Following it 2019/2020 business plan commitments around developing its open finance strategy, the UK financial regulator the FCA has published a feedback statement setting out the responses it has received. Open finance refers to the extension of open banking-like data sharing to a wider range of financial products, such as savings, investments, pensions and insurance.
Since the introduction of PSD2 in January 2018 the FCA has registered or authorised over 139 new providers offering Account Information or Payment Initiation Services. The Financial Conduct Authority is the conduct regulator for nearly 60,000 financial services firms and financial markets in the UK.
According to the FCA, responses show that open finance could potentially offer significant benefits to consumers, including increased competition, improved advice and improved access to a wider and more innovative range of financial products and services.
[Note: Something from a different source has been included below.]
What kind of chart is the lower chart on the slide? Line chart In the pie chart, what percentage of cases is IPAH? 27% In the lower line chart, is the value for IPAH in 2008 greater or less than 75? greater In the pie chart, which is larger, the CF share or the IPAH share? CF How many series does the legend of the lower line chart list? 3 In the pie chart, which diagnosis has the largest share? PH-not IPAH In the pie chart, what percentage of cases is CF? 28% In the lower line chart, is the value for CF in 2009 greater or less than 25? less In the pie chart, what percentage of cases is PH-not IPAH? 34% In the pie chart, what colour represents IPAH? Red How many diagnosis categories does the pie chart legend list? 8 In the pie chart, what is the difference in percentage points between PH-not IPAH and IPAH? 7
It would also create or increase risks and raise new questions of data ethics. The FCA states that appropriate regulation will be essential to managing those risks and giving consumers the confidence to use open finance services.
Key highlights from the feedback statement include:
- Respondents generally agreed that open banking has developed significantly. There have been high levels of interest from technology firms, incumbents and innovators in and outside the UK.
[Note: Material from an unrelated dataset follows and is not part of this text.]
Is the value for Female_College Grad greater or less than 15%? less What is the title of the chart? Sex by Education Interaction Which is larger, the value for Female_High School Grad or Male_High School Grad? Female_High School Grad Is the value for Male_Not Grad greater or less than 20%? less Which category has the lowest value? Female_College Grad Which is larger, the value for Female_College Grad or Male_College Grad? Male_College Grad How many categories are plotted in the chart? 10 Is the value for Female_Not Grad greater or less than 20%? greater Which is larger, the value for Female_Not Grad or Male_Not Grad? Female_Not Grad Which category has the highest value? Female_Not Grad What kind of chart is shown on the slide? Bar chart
- Respondents highlighted that the requirement to apply SCA every 90 days is burdensome for customers, creating friction for users, and hindering uptake of open banking services. Various respondents asked the FCA to change the 90-day re-authentication requirement.
- Many respondents agreed that the full benefits of open banking are not likely to be realised for another few years. Many, particularly from the banking sector, thought the FCA should allow for a period of stability where both ASPSPs and TPPs can develop customer-focused propositions based on existing functionality.
- Some respondents said that the Treasury should amend the Money Laundering and Terrorist Financing (Amendment) regulations 2019 to remove account information services providers (AISPs) and payment initiation services providers (PISP) from its scope, as soon as the opportunity arises
- Respondents felt that the biggest single barrier to customer uptake was consumer sentiment and awareness. Two Which? surveys in 2019 found that only 25% of people had heard of open banking and those that had saw a lack of perceived benefits and concerns about data security and privacy as barriers to consumer engagement.